Shipping lines’ reputations are on the rocks

Coca-Cola’s unorthodox supply chain move underscores the extreme frustration many retailers feel with shipping lines. Freight prices have spiked during the pandemic, even as deliveries have become wildly unreliable. The average Asia-US shipment now arrives 10 days late, according to Simon Sundboell, CEO of the shipping analytics firm eeSea. “If you’re a cargo owner, you can’t understand how you have to pay six times what you usually do and…it’s so volatile that your vessel might be three days late or it might be 20 days late,” he said. “You just can’t count on anything anymore.”

With more market power than they’ve had in years, shipping lines have been ditching long-time customers in favor of higher bidders, running up fees and penalties at ports and passing the costs onto their clients, and not revealing how much a delivery will cost until the last moment. Clients are complaining that the shipping lines won’t answer their calls or emails anymore. And all the while, shipping companies are reporting massive profits that add up to billions of dollars a quarter among the largest carriers.

“There’s a lot of anger toward them from cargo owners right now,” Sundboell said.

Seeking alternatives to container shipping

Companies are searching for any alternative to standard container shipping on major carriers. Some have turned to air freight, which is even more expensive, but at least delivers goods quickly and more reliably. Others have chartered their own small ships and bought up thousands of their own containers to ensure there’s always at least one vessel that will take their goods.

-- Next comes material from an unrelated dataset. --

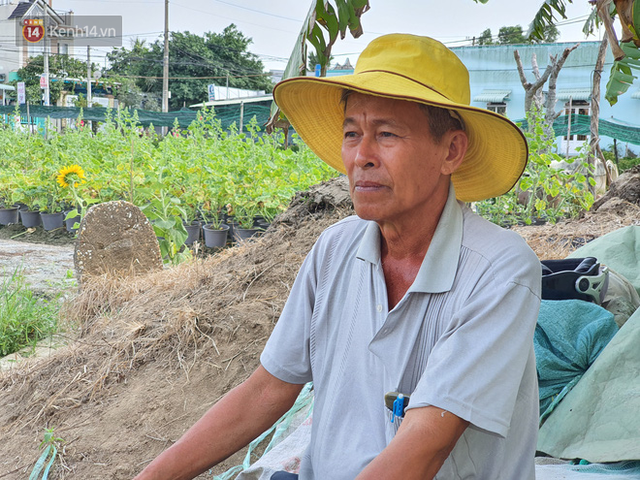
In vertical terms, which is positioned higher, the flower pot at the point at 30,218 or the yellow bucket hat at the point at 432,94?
the yellow bucket hat at the point at 432,94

Some have even converted bulk carrier ships into container ships, even though bulk carriers aren’t built to hold metal boxes. Normally, the bellies of these ships are loaded up with things like coal or grain. But companies have started to retrofit bulk carriers to hold containers on their decks to meet skyrocketing freight demand.

Coca-Cola creates its own supply chain

Coca-Cola has gone a step further by ditching containers entirely in some of its shipments. The company has chartered three bulk carriers capable of transporting up to 60,000 metric tons of cargo between them. It’s packing raw materials—which might include things like flavor concentrate—into large sacks and loading those sacks into the bellies of its ships. When the ships arrive at US ports, Coke must figure out how to transfer the container-less sacks onto trucks or trains to get them to bottling plants across the country.

The company did not immediately respond to questions about how it would handle this logistical challenge, or how long it planned to continue delivering goods this way. But, in his LinkedIn post, Smith wrote that the inaugural shipment was “the first of many, we hope, over the coming months.”

Correction: A previous version of this story said grain normally isn’t shipped in containers—but it is common for grain to be shipped in specialized containers within liners or sacks. Aluminum coils are also typically shipped on bulk ships without any bags or containers.